Pigeon paramyxovirus type 1

Virus classification
- (unranked): Virus
- Realm: Riboviria
- Kingdom: Orthornavirae
- Phylum: Negarnaviricota
- Class: Monjiviricetes
- Order: Mononegavirales
- Family: Paramyxoviridae
- Genus: Avulavirus
- Species: Avian Avulavirus 1
- Virus: Pigeon paramyxovirus type 1

= PPMV1 =

Species of virus

PPMV1 or pigeon paramyxovirus type 1 is a virus closely related to Newcastle disease which affects domestic pigeons and other bird species. It probably originated in the Middle East but has spread to Europe, the USA and Australia, where it has the potential to infect and kill native bird species.

== In Australia ==
Pigeon paramyxovirus was first detected in Victoria in 2011, in NSW in 2012 and in Tasmania in 2013. It is now considered endemic in Australia.

=== Impact ===
Potential ecological impacts include the transmission of a frequently fatal disease in many bird species worldwide, not just pigeons. Overseas it has infected raptors, pheasants, swans and cockatoos.
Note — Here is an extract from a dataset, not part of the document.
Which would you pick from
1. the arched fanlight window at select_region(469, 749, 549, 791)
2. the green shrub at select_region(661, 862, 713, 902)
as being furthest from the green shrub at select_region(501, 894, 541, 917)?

In Australia, the virus has predominantly infected introduced pigeons but one native species has been diagnosed with the disease - a collared sparrowhawk which presumably ate a diseased introduced pigeon. With introduced pigeons so widely distributed, scientists are concerned about the further spread to native birds in Australia and nearby Papua New Guinea, which together house the world’s most diverse native pigeon and dove fauna - a quarter of the world’s total.

=== Biosecurity ===
Experts are concerned that there has been a lack of national contingency planning to prevent the entry and spread of Pigeon paramyxovirus in Australia. Although a vaccine to prevent the spread of the virus exists - and is utilised overseas, Australian authorities have reportedly not accessed this vaccine quickly enough.

== Evolution ==
The variant PPMV-1 virus is thought to have originated in the Middle East in the late 1970s, with the putative first isolation being made from meat pigeons in Iraq in 1978. The virus then spread to Italy and North Africa, onwards across Europe and progressively throughout the rest of the world.
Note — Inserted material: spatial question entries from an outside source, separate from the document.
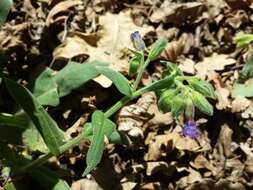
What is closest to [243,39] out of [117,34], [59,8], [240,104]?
[240,104]

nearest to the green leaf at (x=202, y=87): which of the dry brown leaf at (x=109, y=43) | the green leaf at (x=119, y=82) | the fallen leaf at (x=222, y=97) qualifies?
the green leaf at (x=119, y=82)

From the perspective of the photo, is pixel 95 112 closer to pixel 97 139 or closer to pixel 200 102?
pixel 97 139

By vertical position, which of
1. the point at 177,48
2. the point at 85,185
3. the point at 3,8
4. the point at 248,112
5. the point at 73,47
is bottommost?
the point at 85,185

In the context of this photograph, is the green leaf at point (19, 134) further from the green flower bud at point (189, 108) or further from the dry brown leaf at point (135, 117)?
the green flower bud at point (189, 108)

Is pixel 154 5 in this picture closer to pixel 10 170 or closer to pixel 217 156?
pixel 217 156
There were clusters of isolates often formed from viruses isolated over a number of different years. The basis for this clustering is unclear; it could be a product of regional contact and spread within individual groups or federations of pigeon keepers. Every effort has been made to ensure that the selection of viruses included in this study is representative of the circulating PPMV-1 strains; however, because available data are derived from those cases that are reported and investigated, it seems inevitable that some sampling bias may be present and influence the phylogenetic tree topology.

== Reception ==
Because the nature of the disease in birds, the disease have been called as the "Zombie Pigeon" in são paulo after cases in 2022.